WHAT NEEDS TO BE DONE
Reproduce the text on postprocessing CPMD output below, word for word and line for line.

TEXT EXCERPT
..........

After the calculation, you will see IONS+CENTERS.xyz in the tmp/ directory, which contains atomic and WC coordinates.

Postprocess CPMD data

IONS+CENTERS.xyz does not include the lattice information, which we need to add manually. We can use CPextract.py to do this.

$CPextract.py extract -i IONS+CENTERS.xyz -s bomd-wan-restart.out IONS+CENTERS_cell.xyz

-s specifies the stdout file of the CPMD calculation. The output file IONS+CENTERS_cell.xyz is extended xyz format, and can be processed by ase package.

Train models

Let us go to the train/ directory.

Train models

The previously prepared IONS+CENTERS_cell.xyz and methanol.mol are used for training ML models. As methanol has CH, CO, OH bonds and O lone pair, we have to train four independent ML models. The input file for CPtrain.py is given in yaml format. The input file for the CH bond is as follows.

input.yaml

model:
modelname: model_ch  # specify name
nfeature:  48        # length of descriptor
M:         20        # M  (embedding matrix size)
Mb:        6         # Mb (embedding matrix size, smaller than M)

learning_rate:
type: fix

loss:
type: mse        # mean square error

data:
type: xyz
file:
    - "../cpmd/IONS+CENTERS+cell_sorted_merge.xyz"
itp_file: methanol.mol
bond_type: CH # CH, CO, OH, O

traininig:
device:     cpu # Torch device (cpu/mps/cuda)
batch_size: 32  # batch size for training
validation_vatch_size: 32 # batch size for validation
max_epochs: 50
learnint_rate: 1e-2 # starting learning rate
n_train:   9000    # the number of training data
n_val:     1000    # the number of validation data
modeldir:  model_ch # directory to save models
restart:   False    # If restart training

For gas systems, we can reduce the model size without losing accuracy. We chose nfeature=48 so that all the atoms are included in the descriptors.

..........

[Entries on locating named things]
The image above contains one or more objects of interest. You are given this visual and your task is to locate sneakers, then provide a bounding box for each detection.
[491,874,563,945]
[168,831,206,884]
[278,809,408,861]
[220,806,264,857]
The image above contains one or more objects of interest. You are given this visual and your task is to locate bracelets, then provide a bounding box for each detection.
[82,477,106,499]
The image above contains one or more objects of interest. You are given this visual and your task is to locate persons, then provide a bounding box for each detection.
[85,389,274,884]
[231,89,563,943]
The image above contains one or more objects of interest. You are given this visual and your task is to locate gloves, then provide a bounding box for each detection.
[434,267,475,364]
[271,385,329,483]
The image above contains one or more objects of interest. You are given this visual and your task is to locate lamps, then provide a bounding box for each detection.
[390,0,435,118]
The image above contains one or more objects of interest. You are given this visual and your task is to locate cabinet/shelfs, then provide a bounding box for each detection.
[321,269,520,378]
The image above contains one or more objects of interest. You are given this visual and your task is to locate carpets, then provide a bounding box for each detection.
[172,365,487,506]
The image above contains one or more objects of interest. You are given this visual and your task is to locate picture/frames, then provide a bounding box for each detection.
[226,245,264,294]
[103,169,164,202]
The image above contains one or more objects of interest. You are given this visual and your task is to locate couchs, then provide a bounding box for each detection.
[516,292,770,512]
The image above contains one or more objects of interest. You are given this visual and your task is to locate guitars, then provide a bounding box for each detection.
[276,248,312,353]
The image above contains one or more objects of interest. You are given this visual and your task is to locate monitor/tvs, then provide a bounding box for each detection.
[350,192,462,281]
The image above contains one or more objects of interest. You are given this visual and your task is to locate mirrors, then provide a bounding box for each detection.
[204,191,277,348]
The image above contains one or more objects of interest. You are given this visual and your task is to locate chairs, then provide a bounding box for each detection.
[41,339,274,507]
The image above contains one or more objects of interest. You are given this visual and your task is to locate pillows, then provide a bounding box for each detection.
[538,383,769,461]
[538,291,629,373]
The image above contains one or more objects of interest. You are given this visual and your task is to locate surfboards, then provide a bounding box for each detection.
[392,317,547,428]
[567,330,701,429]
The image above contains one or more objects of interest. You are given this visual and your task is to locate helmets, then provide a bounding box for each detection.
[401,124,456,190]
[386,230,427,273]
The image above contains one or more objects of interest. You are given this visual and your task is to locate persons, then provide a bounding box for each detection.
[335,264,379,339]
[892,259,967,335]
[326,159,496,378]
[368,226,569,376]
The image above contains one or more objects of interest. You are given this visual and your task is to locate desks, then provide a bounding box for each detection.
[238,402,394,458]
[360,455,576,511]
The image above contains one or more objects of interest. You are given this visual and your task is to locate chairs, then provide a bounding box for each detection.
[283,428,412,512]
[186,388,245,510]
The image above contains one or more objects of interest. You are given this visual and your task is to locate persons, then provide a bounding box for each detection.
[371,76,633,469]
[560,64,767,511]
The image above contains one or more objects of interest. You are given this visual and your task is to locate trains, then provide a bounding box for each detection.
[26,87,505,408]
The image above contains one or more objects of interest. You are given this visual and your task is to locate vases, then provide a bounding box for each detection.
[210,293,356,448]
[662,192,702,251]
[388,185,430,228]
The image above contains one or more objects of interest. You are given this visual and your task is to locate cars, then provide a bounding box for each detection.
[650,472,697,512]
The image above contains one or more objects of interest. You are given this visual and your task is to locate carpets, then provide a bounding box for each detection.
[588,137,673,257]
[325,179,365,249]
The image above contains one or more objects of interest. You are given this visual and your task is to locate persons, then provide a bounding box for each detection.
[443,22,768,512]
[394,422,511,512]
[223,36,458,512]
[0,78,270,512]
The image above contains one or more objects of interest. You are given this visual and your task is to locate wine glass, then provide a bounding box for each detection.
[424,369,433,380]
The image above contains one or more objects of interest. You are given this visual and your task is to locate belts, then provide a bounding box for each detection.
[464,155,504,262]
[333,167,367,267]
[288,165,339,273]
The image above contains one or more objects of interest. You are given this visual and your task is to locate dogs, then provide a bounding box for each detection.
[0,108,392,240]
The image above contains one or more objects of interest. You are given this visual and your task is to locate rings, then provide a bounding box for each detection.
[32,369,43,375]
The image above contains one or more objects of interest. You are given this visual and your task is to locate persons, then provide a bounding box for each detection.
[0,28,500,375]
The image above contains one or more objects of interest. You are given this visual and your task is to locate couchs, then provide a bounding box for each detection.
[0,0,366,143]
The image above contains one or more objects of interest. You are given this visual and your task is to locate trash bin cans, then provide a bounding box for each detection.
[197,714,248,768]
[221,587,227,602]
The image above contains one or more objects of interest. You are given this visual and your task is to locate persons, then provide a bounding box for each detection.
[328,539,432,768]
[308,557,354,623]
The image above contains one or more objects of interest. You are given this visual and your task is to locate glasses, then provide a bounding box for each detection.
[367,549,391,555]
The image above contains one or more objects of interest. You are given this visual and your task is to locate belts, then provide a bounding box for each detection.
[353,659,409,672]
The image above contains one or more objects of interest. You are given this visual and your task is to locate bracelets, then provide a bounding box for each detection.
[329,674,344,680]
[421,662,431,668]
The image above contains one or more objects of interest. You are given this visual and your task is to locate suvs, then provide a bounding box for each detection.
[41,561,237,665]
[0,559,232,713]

..........

SOLUTION TO THIS TASK
After the calculation, you will see IONS+CENTERS.xyz in the tmp/ directory, which contains atomic and WC coordinates.

Postprocess CPMD data

IONS+CENTERS.xyz does not include the lattice information, which we need to add manually. We can use CPextract.py to do this.

$CPextract.py extract -i IONS+CENTERS.xyz -s bomd-wan-restart.out IONS+CENTERS_cell.xyz

-s specifies the stdout file of the CPMD calculation. The output file IONS+CENTERS_cell.xyz is extended xyz format, and can be processed by ase package.

Train models

Let us go to the train/ directory.

Train models

The previously prepared IONS+CENTERS_cell.xyz and methanol.mol are used for training ML models. As methanol has CH, CO, OH bonds and O lone pair, we have to train four independent ML models. The input file for CPtrain.py is given in yaml format. The input file for the CH bond is as follows.

input.yaml

model:
modelname: model_ch  # specify name
nfeature:  48        # length of descriptor
M:         20        # M  (embedding matrix size)
Mb:        6         # Mb (embedding matrix size, smaller than M)

learning_rate:
type: fix

loss:
type: mse        # mean square error

data:
type: xyz
file:
    - "../cpmd/IONS+CENTERS+cell_sorted_merge.xyz"
itp_file: methanol.mol
bond_type: CH # CH, CO, OH, O

traininig:
device:     cpu # Torch device (cpu/mps/cuda)
batch_size: 32  # batch size for training
validation_vatch_size: 32 # batch size for validation
max_epochs: 50
learnint_rate: 1e-2 # starting learning rate
n_train:   9000    # the number of training data
n_val:     1000    # the number of validation data
modeldir:  model_ch # directory to save models
restart:   False    # If restart training

For gas systems, we can reduce the model size without losing accuracy. We chose nfeature=48 so that all the atoms are included in the descriptors.